In the opening decades of the twentieth century, Callan people, young and old, had to make their own sports and amusements. In an age devoid of TV, radio, computers, and all the other mod cons we now take for granted, open-air fun was all the rage.

That was in the hours of daylight. Once night fell, people gathered in homely circles around the firesides to share memories, stories, and tall tales.

Through clouds of pipe-smoke, wise men spoke shrewd and judicious words that held their listeners spellbound. Wise women were in circulation too, but “the times that were in it” militated against them being over-assertive.

Youngsters filled the four traffic-free streets of the town on a typical day in 1912 without a care in the world. Automobiles were a new phenomenon in the early years. Once the horse-drawn mail car had departed for Kilkenny at 8 AM, you had the streets to yourself.

The only distraction involving modern means of transportation was provided when Hawe’s gigantic Steam Engine and Thrashing Mill rolled through town, or when one of the Fitzgeralds of Bauntha passed along the street on a County Council roller.

Peter Roughan, whp penned the weekly Callan Looks Back column for a local paper, remembered how a jovial Mattie Fitzgerald rubbed an oily rag on the faces of young fellows who came too close to the machine.

All over town handball was played: At the big gate in the company yard in Mill Street, and against the gable end of Sgt. Casey’s house down at the pump. In Mill Lane, the handballers played against Lynch’s wall. The carpenter Paddy Holden, Ned Downey, Tommy Holden, and Jimmie Dalton spent much of their childhoods and early teens in Mill Lane.

Fennelly’s forge on the Kilkenny road served as another alley, as did the gable end of Townsend’s house at the Commons, where Jimmy Doheny of Maxtown refereed hundreds- if not thousands- of matches.

In Green Street, Walsh’s mill gate by the Market House (Town Hall), the Workhouse gate, and the Academy building were the sporting venues.

In West Street, the Creamery wall, and Pollard’s timber stores attracted players.

Skipping ropes abounded too…Girls laughed, sang, or recited little rhymes as they skipped in the streets and pathways. And children invented their own games.

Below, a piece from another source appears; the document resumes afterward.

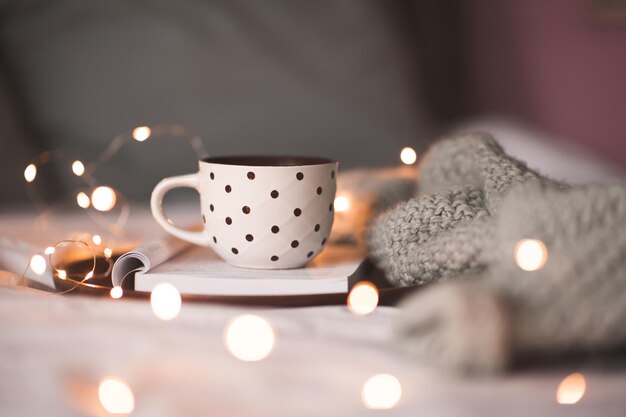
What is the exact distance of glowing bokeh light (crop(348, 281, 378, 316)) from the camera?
488 mm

A favourite one was “Boers and English”. Large groups of boys divided into rival gangs of Boers and English warriors to engage in pitched battles on the Moat.

Lower Bridge Street in early 1900s

When tactical retreats turned into routs, the lads on the losing side would make a run for it through people’s back gardens in Bridge Street, or into the shadowy heart of the Dark Walk, where the sudden flurry of activity and excitable yelling raised hundreds of shrieking jackdaws from the trees.

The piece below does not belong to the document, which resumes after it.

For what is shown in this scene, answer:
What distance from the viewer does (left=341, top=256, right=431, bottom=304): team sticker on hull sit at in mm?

Snowball fights dominated the winter fun and games in the street. The safest place to be when the missiles started flying was directly in front of the plate-glass window of the Hotel in Green Street. No one dared incur Mrs. Callanan’s wrath.

The occasional circus in town brought great joy, and the Hurdy Gurdies on the Green fired the imagination of every child.

For older folk, there was always the “Parliament”- as it was called- on Pollard’s Corner at the Cross, where people gathered to exchange gossip and deliberate on all the issues of the day…such as hurling, saving hay, “how to get a woman”, how to satisfy the one you’d already “got”, the weather, the price of sheep, or what the priest meant by his peculiar sermon…

Pollard’s Corner was where you got everything off your chest, and the parliamentary sessions were held seven days a week: There was no break for holidays and no Summer Recess.

The chatter could be bright and breezy…or dark and foreboding. It depended on what the main topics and concerns happened to be on a given day.

While the men debated, with gravitas and authority, their womenfolk had to be kept at a safe distance, so as not to overhear, or…perish the thought…join the conversations. The ladies huddled into groups of their own to speculate on what the men might be talking about, and to discuss all the town’s comings and goings… real or imagined.

It must be remembered that this was an age in which women were denied the right to vote, among other unfair restrictions they had to put up with. It was a commonly held belief among men at the time that women, as “empty-headed, irrational, chatter-boxes to whom logic is anathema”, to quote one British M.P.- would do immense harm to the country if they “meddled” in politics or achieved any degree of influence in society.

Today, we know this to be untrue, though it’s easy to be wise with the benefit of hindsight.